» PROBLEM STATEMENT:
Begin at the line that has "Dell Inc. (mm)", stop after the line that has "Barreras de acceso: Atención", and print exactly those lines from the records below, without any pictures.

» INPUT DATA:
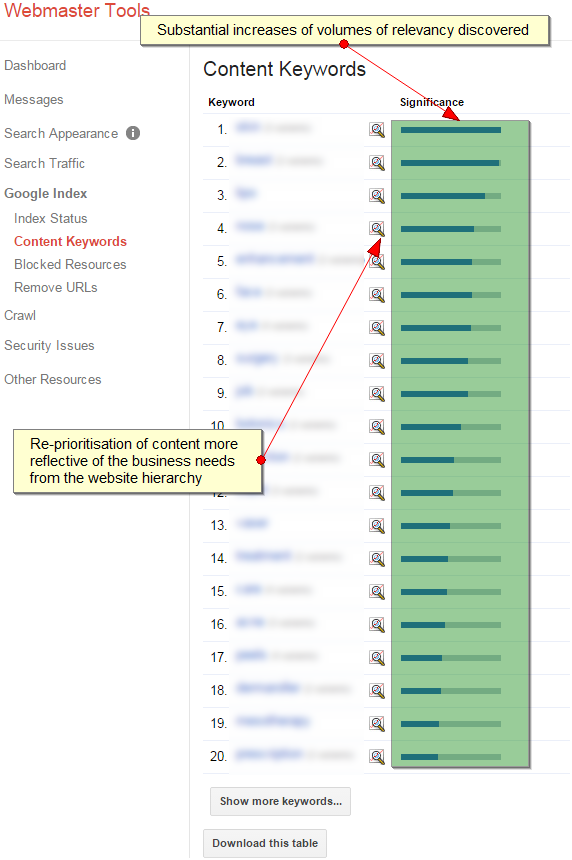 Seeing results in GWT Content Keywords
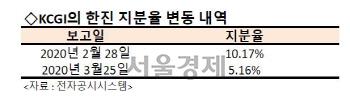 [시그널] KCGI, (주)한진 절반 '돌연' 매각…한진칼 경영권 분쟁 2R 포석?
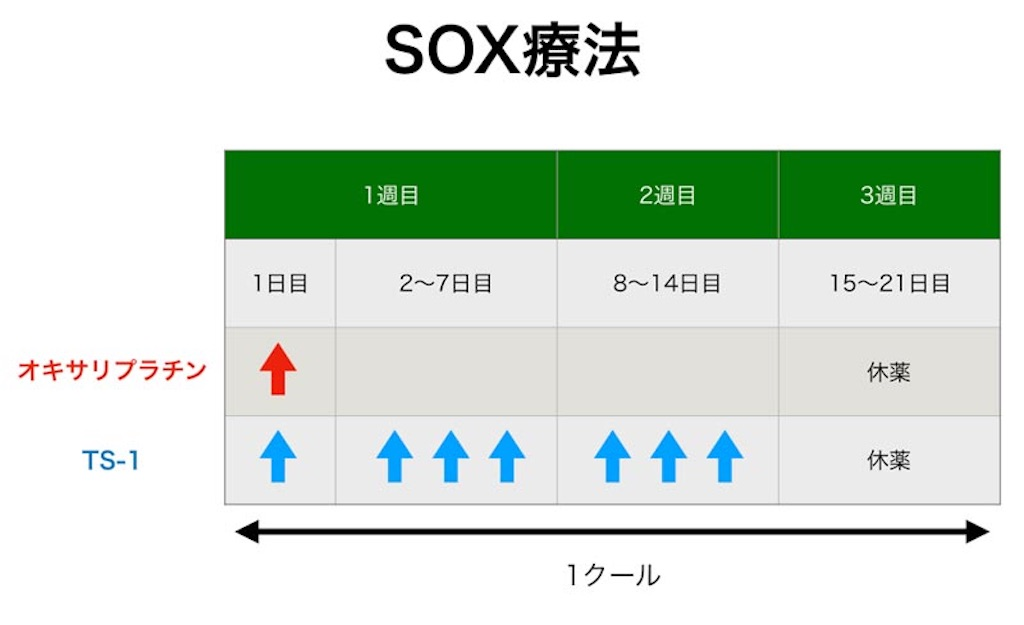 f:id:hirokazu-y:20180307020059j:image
--
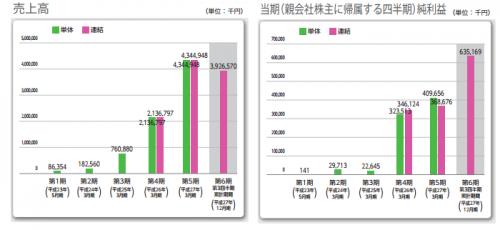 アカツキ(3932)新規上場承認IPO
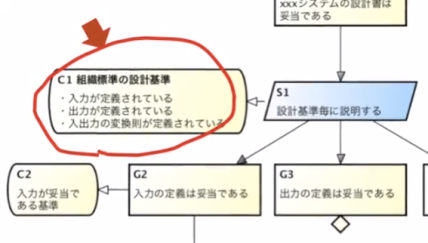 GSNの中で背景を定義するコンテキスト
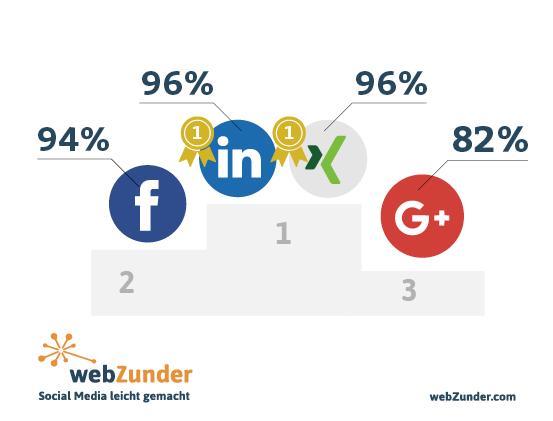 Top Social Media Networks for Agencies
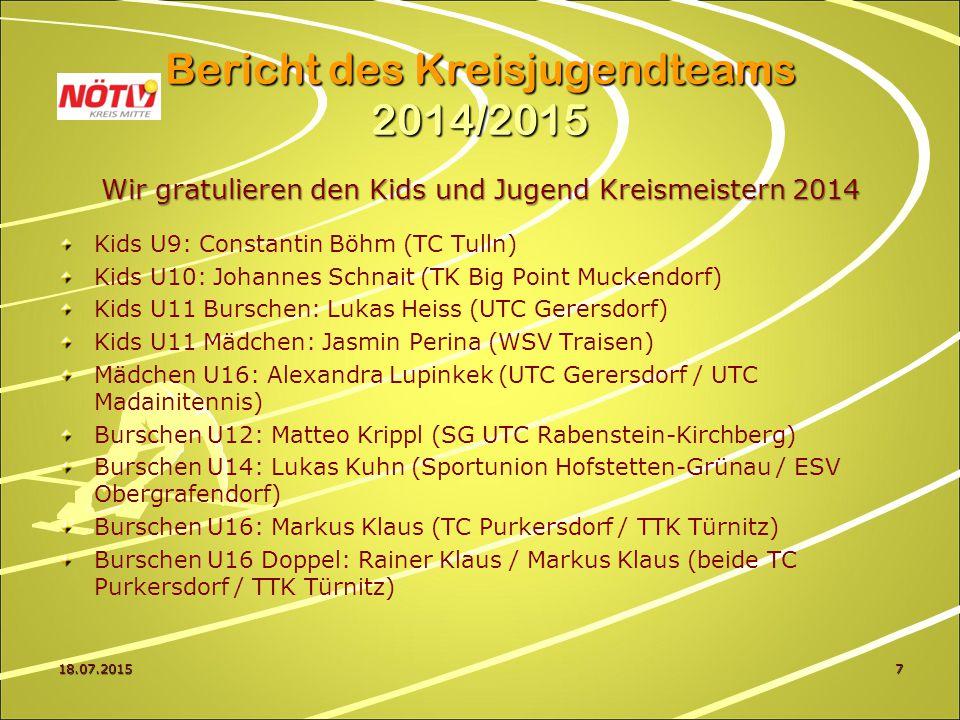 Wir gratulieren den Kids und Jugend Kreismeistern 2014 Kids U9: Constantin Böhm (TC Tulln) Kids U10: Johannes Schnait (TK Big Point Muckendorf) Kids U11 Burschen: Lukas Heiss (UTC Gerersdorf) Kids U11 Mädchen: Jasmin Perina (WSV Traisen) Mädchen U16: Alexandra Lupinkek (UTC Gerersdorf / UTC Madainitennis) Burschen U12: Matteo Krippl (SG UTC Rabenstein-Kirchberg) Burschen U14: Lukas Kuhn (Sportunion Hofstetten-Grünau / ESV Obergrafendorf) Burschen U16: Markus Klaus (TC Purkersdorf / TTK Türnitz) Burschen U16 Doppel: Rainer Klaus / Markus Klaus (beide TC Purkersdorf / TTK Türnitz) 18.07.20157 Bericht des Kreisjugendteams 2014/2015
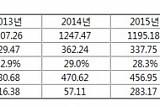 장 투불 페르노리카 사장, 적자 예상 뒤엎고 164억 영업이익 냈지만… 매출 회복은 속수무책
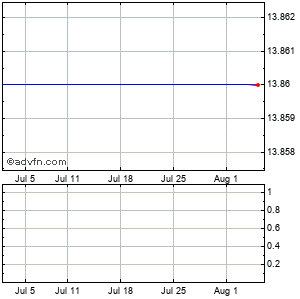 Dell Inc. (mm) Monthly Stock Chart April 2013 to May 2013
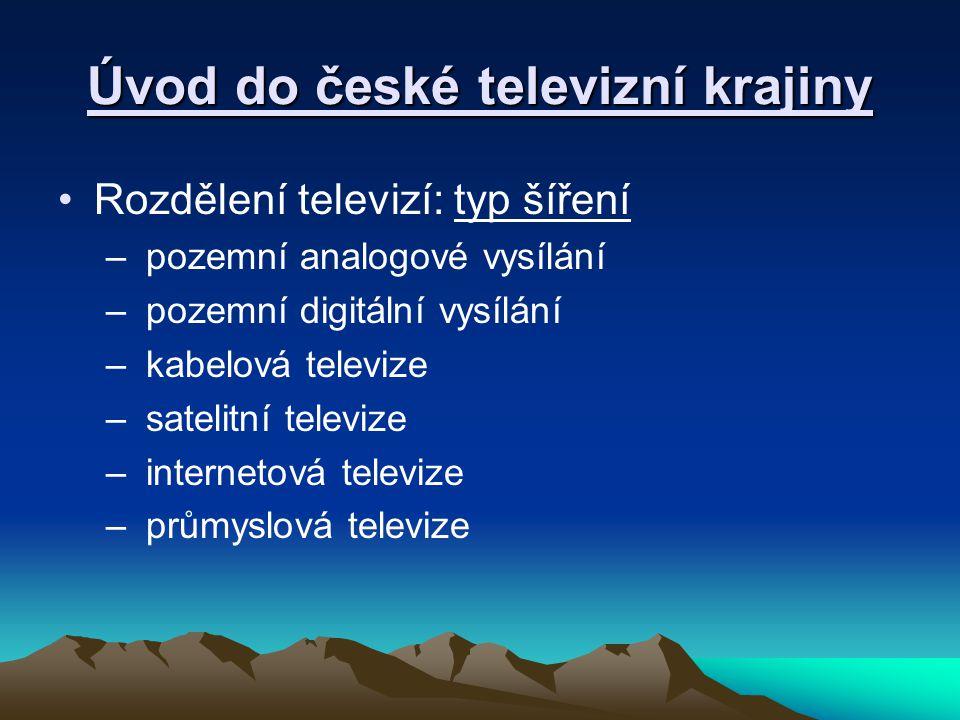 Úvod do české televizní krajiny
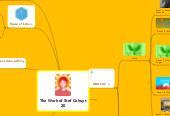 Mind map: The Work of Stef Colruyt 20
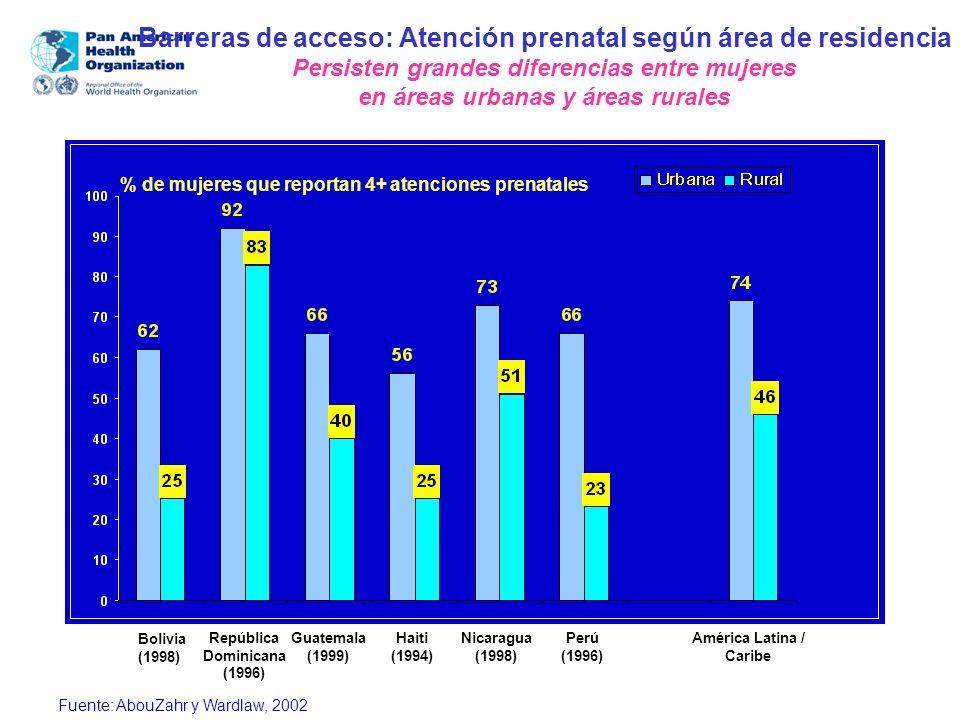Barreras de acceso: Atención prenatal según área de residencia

» RESULT OF THE EXERCISE:
 Dell Inc. (mm) Monthly Stock Chart April 2013 to May 2013
 Úvod do české televizní krajiny
 Mind map: The Work of Stef Colruyt 20
Barreras de acceso: Atención prenatal según área de residencia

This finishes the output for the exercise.